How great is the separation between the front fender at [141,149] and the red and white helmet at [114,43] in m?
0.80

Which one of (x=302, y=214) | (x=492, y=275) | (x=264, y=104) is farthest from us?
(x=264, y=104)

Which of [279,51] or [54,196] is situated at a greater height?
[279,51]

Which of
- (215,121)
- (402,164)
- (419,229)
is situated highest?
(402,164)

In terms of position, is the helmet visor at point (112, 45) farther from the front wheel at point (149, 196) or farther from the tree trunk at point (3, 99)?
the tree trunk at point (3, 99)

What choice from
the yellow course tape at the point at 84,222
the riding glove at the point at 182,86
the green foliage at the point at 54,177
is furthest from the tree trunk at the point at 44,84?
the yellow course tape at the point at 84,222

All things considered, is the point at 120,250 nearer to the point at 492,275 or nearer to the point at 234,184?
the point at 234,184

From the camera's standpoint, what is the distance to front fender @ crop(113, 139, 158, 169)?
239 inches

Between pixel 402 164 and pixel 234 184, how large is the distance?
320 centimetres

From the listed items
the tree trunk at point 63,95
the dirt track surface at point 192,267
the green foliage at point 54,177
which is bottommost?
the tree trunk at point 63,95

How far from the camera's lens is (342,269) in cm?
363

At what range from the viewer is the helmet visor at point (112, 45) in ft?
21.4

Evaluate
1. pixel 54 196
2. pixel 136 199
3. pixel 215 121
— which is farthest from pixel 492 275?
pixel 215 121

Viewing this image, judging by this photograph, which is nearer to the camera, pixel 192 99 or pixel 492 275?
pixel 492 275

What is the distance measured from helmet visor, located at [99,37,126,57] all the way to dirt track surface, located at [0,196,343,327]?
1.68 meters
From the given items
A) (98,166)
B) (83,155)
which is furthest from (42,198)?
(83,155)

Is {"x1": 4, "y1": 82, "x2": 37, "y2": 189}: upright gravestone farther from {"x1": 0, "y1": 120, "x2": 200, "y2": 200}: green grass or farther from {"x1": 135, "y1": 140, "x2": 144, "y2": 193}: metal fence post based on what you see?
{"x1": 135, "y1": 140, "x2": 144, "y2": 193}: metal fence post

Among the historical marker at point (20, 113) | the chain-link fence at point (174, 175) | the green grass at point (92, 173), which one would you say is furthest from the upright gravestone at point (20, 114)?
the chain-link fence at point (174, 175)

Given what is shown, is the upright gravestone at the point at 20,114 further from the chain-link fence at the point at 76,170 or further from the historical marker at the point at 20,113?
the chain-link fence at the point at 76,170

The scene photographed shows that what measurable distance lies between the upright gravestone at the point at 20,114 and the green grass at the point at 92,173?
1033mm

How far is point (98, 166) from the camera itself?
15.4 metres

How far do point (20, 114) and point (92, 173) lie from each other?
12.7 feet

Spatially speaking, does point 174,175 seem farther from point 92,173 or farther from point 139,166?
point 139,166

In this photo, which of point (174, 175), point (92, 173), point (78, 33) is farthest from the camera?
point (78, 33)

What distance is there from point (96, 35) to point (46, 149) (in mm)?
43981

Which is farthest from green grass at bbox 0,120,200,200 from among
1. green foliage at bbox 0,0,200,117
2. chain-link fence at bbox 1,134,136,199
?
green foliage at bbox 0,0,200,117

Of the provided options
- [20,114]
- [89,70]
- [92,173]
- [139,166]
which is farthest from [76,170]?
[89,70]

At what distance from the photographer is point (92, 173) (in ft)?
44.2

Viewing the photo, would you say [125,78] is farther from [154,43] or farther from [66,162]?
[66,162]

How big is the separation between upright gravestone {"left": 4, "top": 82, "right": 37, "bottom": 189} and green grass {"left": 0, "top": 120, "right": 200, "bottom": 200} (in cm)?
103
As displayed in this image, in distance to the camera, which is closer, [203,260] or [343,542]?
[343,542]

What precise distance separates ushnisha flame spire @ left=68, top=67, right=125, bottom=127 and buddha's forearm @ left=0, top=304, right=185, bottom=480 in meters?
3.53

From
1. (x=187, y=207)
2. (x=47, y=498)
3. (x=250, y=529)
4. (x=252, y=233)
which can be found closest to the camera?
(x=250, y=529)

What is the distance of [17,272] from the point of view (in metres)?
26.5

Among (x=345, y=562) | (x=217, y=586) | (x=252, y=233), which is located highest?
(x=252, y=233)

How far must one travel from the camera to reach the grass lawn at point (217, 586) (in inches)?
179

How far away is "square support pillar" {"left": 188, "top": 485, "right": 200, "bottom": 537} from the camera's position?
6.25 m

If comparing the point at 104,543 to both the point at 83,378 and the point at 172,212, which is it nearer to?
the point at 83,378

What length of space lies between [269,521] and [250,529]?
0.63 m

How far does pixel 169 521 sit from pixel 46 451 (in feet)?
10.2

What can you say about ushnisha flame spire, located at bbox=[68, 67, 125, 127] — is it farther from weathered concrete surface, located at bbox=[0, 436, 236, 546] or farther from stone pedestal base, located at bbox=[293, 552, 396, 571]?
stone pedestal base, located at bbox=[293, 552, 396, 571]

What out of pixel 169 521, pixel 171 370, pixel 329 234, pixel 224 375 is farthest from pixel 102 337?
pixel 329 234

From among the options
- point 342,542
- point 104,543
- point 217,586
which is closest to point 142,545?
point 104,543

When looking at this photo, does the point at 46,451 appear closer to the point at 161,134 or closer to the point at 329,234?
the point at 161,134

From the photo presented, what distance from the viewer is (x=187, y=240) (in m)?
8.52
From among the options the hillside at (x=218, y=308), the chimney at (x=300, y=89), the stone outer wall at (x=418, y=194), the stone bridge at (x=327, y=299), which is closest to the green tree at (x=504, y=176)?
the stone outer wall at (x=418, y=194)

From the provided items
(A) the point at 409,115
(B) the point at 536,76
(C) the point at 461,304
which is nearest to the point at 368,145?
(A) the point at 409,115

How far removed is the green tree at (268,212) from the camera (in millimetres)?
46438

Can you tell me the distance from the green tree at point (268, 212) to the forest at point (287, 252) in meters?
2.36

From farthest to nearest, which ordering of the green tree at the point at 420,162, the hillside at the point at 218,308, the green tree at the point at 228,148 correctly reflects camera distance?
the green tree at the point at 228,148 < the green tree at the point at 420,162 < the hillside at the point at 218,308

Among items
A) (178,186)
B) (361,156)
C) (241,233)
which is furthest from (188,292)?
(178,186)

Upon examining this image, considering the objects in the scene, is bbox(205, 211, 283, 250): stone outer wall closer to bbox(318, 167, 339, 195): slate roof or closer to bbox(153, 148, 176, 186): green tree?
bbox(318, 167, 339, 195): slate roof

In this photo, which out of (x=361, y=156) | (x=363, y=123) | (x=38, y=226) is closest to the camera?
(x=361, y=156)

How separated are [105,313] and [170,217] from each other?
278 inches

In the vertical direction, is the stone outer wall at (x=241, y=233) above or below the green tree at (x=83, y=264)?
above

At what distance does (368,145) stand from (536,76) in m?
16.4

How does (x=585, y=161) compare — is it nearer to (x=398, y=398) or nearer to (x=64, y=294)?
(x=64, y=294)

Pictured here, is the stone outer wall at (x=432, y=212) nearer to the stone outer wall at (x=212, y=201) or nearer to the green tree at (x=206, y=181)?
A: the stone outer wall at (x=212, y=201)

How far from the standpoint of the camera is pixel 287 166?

════════════════

(WHAT TO PRODUCE): Print every entry exactly as it appears.

(SOLUTION TO THIS TASK):
How great is the separation between the front fender at [141,149] and the red and white helmet at [114,43] in m?
0.80

Which one of (x=302, y=214) | (x=492, y=275) | (x=264, y=104) is farthest from us?
(x=264, y=104)

Which of [279,51] or [54,196] is situated at a greater height?
[279,51]

Which of
- (215,121)
- (402,164)
- (419,229)
is situated highest?
(402,164)

In terms of position, is the helmet visor at point (112, 45) farther from the front wheel at point (149, 196) or farther from the tree trunk at point (3, 99)?
the tree trunk at point (3, 99)

What choice from
the yellow course tape at the point at 84,222
the riding glove at the point at 182,86
the green foliage at the point at 54,177
is furthest from the tree trunk at the point at 44,84?
the yellow course tape at the point at 84,222

All things considered, is the point at 120,250 nearer to the point at 492,275 or nearer to the point at 234,184?
the point at 234,184

From the camera's standpoint, what is the distance to front fender @ crop(113, 139, 158, 169)?
239 inches

Between pixel 402 164 and pixel 234 184, how large is the distance?
320 centimetres

From the listed items
the tree trunk at point 63,95
the dirt track surface at point 192,267
the green foliage at point 54,177
which is bottommost?
the tree trunk at point 63,95

How far from the camera's lens is (342,269) in cm?
363

At what range from the viewer is the helmet visor at point (112, 45) in ft?
21.4

Evaluate
1. pixel 54 196
2. pixel 136 199
3. pixel 215 121
— which is farthest from pixel 492 275?
pixel 215 121

Viewing this image, judging by this photograph, which is nearer to the camera, pixel 192 99 or pixel 492 275?
pixel 492 275

What is the distance measured from helmet visor, located at [99,37,126,57] all the way to dirt track surface, located at [0,196,343,327]?
1.68 meters
From the given items
A) (98,166)
B) (83,155)
which is furthest from (42,198)?
(83,155)

Is {"x1": 4, "y1": 82, "x2": 37, "y2": 189}: upright gravestone farther from {"x1": 0, "y1": 120, "x2": 200, "y2": 200}: green grass or farther from {"x1": 135, "y1": 140, "x2": 144, "y2": 193}: metal fence post based on what you see?
{"x1": 135, "y1": 140, "x2": 144, "y2": 193}: metal fence post

Among the historical marker at point (20, 113) | the chain-link fence at point (174, 175) | the green grass at point (92, 173), which one would you say is furthest from the upright gravestone at point (20, 114)?
the chain-link fence at point (174, 175)

Given what is shown, is the upright gravestone at the point at 20,114 further from the chain-link fence at the point at 76,170 or further from the historical marker at the point at 20,113?
the chain-link fence at the point at 76,170

The scene photographed shows that what measurable distance lies between the upright gravestone at the point at 20,114 and the green grass at the point at 92,173?
1033mm

How far is point (98, 166) from the camera itself?
15.4 metres

How far do point (20, 114) and point (92, 173) lie from each other?
12.7 feet

Spatially speaking, does point 174,175 seem farther from point 92,173 or farther from point 139,166?
point 139,166

In this photo, which of point (174, 175), point (92, 173), point (78, 33) is farthest from the camera?
point (78, 33)

What distance is there from point (96, 35) to point (46, 149) (in mm)?
43981

Which is farthest from green grass at bbox 0,120,200,200 from among
1. green foliage at bbox 0,0,200,117
2. chain-link fence at bbox 1,134,136,199
?
green foliage at bbox 0,0,200,117

Of the provided options
- [20,114]
- [89,70]
- [92,173]
- [139,166]
which is farthest from [76,170]?
[89,70]

At what distance from the photographer is point (92, 173) (in ft)?
44.2

Viewing the photo, would you say [125,78] is farther from [154,43] or farther from [66,162]?
[66,162]

How big is the separation between upright gravestone {"left": 4, "top": 82, "right": 37, "bottom": 189} and green grass {"left": 0, "top": 120, "right": 200, "bottom": 200} (in cm)?
103
As displayed in this image, in distance to the camera, which is closer, [203,260] or [343,542]?
[343,542]

What precise distance separates ushnisha flame spire @ left=68, top=67, right=125, bottom=127 and buddha's forearm @ left=0, top=304, right=185, bottom=480 in meters?
3.53

From
1. (x=187, y=207)
2. (x=47, y=498)
3. (x=250, y=529)
4. (x=252, y=233)
which can be found closest to the camera?
(x=250, y=529)

What is the distance of [17,272] from the point of view (in metres)?
26.5

Among (x=345, y=562) | (x=217, y=586) | (x=252, y=233), which is located highest?
(x=252, y=233)

How far must one travel from the camera to reach the grass lawn at point (217, 586) (in inches)?
179

How far away is "square support pillar" {"left": 188, "top": 485, "right": 200, "bottom": 537} from the camera's position?
6.25 m

If comparing the point at 104,543 to both the point at 83,378 and the point at 172,212, which is it nearer to?
the point at 83,378

What length of space lies between [269,521] and [250,529]?
0.63 m

How far does pixel 169 521 sit from pixel 46 451 (in feet)?
10.2

What can you say about ushnisha flame spire, located at bbox=[68, 67, 125, 127] — is it farther from weathered concrete surface, located at bbox=[0, 436, 236, 546] or farther from stone pedestal base, located at bbox=[293, 552, 396, 571]?
stone pedestal base, located at bbox=[293, 552, 396, 571]

What out of pixel 169 521, pixel 171 370, pixel 329 234, pixel 224 375 is farthest from pixel 102 337?
pixel 329 234

From among the options
- point 342,542
- point 104,543
- point 217,586
which is closest to point 142,545?
point 104,543

When looking at this photo, does the point at 46,451 appear closer to the point at 161,134 or closer to the point at 329,234?
the point at 161,134

From the photo presented, what distance from the viewer is (x=187, y=240) (in m)?
8.52
From among the options the hillside at (x=218, y=308), the chimney at (x=300, y=89), the stone outer wall at (x=418, y=194), the stone bridge at (x=327, y=299), which is closest to the green tree at (x=504, y=176)?
the stone outer wall at (x=418, y=194)

From the provided items
(A) the point at 409,115
(B) the point at 536,76
(C) the point at 461,304
which is nearest to the point at 368,145?
(A) the point at 409,115

How far removed is the green tree at (268,212) from the camera (in millimetres)?
46438

Can you tell me the distance from the green tree at point (268, 212) to the forest at point (287, 252) in meters?
2.36

From farthest to nearest, which ordering of the green tree at the point at 420,162, the hillside at the point at 218,308, the green tree at the point at 228,148 correctly reflects camera distance?
the green tree at the point at 228,148 < the green tree at the point at 420,162 < the hillside at the point at 218,308

Among items
A) (178,186)
B) (361,156)
C) (241,233)
which is furthest from (188,292)?
(178,186)

Upon examining this image, considering the objects in the scene, is bbox(205, 211, 283, 250): stone outer wall closer to bbox(318, 167, 339, 195): slate roof or closer to bbox(153, 148, 176, 186): green tree?
bbox(318, 167, 339, 195): slate roof

In this photo, which out of (x=361, y=156) | (x=363, y=123) | (x=38, y=226) is closest to the camera?
(x=361, y=156)

How separated are [105,313] and [170,217] from each other?
278 inches

In the vertical direction, is the stone outer wall at (x=241, y=233) above or below the green tree at (x=83, y=264)?
above

At what distance does (368,145) stand from (536,76) in m?
16.4

How does (x=585, y=161) compare — is it nearer to (x=398, y=398) or nearer to (x=64, y=294)?
(x=64, y=294)

Pictured here, is the stone outer wall at (x=432, y=212) nearer to the stone outer wall at (x=212, y=201) or nearer to the green tree at (x=206, y=181)?
A: the stone outer wall at (x=212, y=201)

How far from the standpoint of the camera is pixel 287 166?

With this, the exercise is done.